We find our quiet spot, an unassuming curve of coastline called Bailan Bay, on southwest Ko Chang, “Elephant Island.” Bailan is somewhere between the Lonely Beach party scene (“Free Red Bull and Vodka from 10 – 11 p.m.!”) and the fishing village of Bang Bao. In Bailan, there are five or six “resorts” to choose from, each a copycat cluster of jungle-rustic thatch bungalows for $4 to 8 a night, depending on private bath and proximity to the surf. Most are already taken, but we find a shabby hut at Wangsida’s, whose best attribute is its nearness to a tranquilo beach bar, where I spend most of the week.


Ms. Naughty’s Bar and Restaurant consists of a no-shoes, cushion-strewn wooden platform stretching out over the green-blue Gulf of Thailand. The food is fantastic, and it is quiet enough for me to sit and type while small waves lap underneath me and the resident family of well-fed cats (and, occasionally, my wife) keeps me company. This is the reason we came to Ko Chang, to find a place for me to work, as I have a book deadline in six weeks, and Ms. Naughty’s makes a perfect office.
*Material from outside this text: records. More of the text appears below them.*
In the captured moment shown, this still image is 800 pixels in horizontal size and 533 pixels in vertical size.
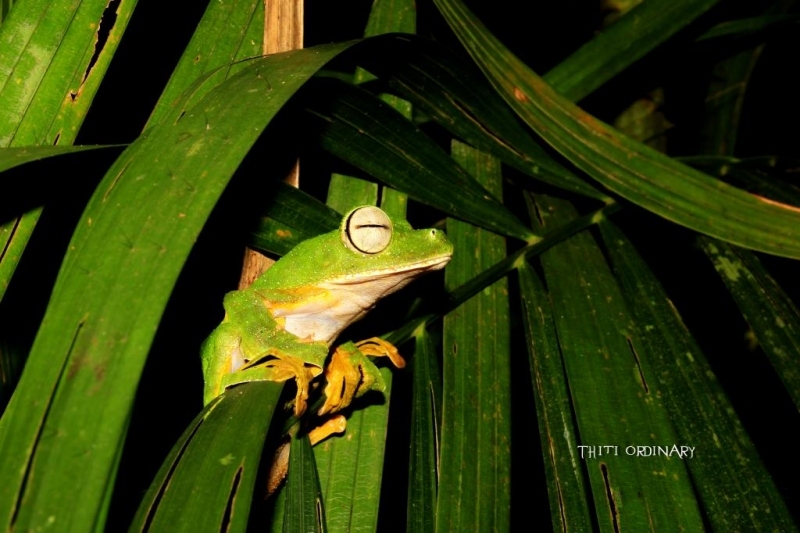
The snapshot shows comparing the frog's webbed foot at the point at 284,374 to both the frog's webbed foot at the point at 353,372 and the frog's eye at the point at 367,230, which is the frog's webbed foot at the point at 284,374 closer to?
the frog's webbed foot at the point at 353,372

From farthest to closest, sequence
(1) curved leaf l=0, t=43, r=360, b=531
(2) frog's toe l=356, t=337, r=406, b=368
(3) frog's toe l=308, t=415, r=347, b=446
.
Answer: (2) frog's toe l=356, t=337, r=406, b=368
(3) frog's toe l=308, t=415, r=347, b=446
(1) curved leaf l=0, t=43, r=360, b=531

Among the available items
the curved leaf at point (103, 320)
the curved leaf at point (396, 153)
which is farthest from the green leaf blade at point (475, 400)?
the curved leaf at point (103, 320)

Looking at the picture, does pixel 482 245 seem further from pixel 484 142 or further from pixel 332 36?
pixel 332 36

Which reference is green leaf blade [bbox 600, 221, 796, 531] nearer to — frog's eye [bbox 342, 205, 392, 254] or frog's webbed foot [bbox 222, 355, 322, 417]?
frog's eye [bbox 342, 205, 392, 254]

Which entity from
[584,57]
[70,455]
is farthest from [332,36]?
→ [70,455]

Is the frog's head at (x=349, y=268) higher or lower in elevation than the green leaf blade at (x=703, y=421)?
higher

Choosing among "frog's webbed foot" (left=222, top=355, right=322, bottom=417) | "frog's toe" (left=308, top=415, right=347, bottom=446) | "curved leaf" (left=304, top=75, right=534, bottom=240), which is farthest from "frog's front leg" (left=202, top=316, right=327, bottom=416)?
"curved leaf" (left=304, top=75, right=534, bottom=240)

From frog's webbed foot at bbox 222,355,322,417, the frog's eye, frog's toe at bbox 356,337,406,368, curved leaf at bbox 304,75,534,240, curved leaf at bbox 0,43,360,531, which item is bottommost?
curved leaf at bbox 0,43,360,531

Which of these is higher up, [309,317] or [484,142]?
[484,142]
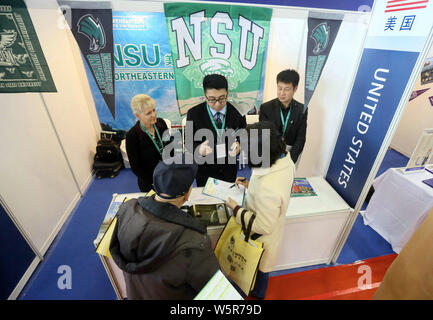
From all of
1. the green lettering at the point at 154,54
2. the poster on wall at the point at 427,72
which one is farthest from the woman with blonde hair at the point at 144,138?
the poster on wall at the point at 427,72

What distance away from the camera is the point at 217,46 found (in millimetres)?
1959

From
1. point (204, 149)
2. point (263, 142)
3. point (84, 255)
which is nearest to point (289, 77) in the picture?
point (204, 149)

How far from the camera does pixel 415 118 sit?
4664mm

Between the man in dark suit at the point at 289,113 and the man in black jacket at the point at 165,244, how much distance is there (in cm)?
158

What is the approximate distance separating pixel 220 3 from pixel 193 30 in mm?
305

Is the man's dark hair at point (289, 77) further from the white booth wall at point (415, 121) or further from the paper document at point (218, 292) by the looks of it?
the white booth wall at point (415, 121)

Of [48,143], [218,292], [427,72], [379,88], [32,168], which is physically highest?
[379,88]

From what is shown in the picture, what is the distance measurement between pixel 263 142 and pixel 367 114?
119cm

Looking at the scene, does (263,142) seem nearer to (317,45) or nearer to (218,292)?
(218,292)

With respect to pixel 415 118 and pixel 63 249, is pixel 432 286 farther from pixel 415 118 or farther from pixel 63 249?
pixel 415 118

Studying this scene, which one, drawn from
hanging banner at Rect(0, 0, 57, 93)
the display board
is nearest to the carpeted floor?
the display board

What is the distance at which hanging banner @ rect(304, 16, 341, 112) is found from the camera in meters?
1.96

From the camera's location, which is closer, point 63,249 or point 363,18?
point 363,18
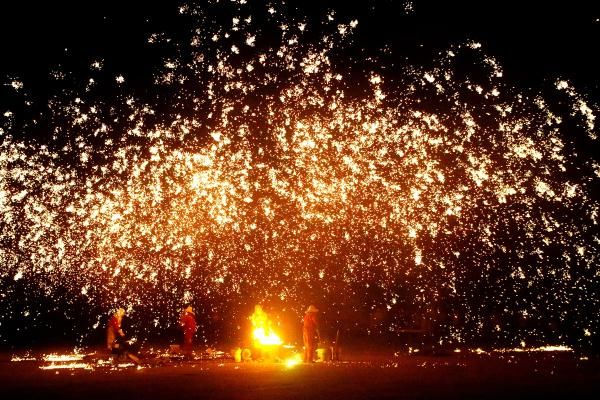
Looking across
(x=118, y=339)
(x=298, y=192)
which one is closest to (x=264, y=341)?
(x=118, y=339)

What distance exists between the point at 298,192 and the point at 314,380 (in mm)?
11954

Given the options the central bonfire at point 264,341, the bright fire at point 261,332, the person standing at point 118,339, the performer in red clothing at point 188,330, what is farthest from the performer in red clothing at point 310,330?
the person standing at point 118,339

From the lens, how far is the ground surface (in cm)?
532

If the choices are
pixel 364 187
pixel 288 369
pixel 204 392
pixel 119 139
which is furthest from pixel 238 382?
pixel 119 139

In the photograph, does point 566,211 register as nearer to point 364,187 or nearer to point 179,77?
point 364,187

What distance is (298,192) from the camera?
58.9 feet

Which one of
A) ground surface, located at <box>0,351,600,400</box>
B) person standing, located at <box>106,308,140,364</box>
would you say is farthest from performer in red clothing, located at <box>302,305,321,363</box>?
person standing, located at <box>106,308,140,364</box>

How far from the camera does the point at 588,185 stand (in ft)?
53.1

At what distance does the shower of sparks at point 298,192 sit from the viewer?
16062 mm

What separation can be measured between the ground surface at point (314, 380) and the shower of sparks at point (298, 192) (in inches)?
272

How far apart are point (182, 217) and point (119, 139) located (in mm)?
3421

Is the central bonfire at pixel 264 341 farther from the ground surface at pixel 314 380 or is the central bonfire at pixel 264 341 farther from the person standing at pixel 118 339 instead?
the person standing at pixel 118 339

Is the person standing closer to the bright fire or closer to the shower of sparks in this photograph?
the bright fire

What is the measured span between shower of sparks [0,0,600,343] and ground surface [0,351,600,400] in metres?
6.91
I come every morning, plug my laptop into a sketchy outdoor socket, settle into a stack of cushions, order fresh filter coffee, homemade bread, and breakfast, and work through the day. I break only to walk up the road to the Internet café, where, via satellite, I send and receive messages and do some research. If I’m lucky, I catch my coauthor, the Randymon, online in Washington, DC, and we chat it up, coordinating the more than 100 documents we are batting back and forth and which, next fall, will be joined together on book shelves around the world.

I also take a break here and there to join Tay at the Herbal Sauna up the road, or sometimes, just to walk to the breezy end of Ms. Naughty’s pier, sit back, and watch the show.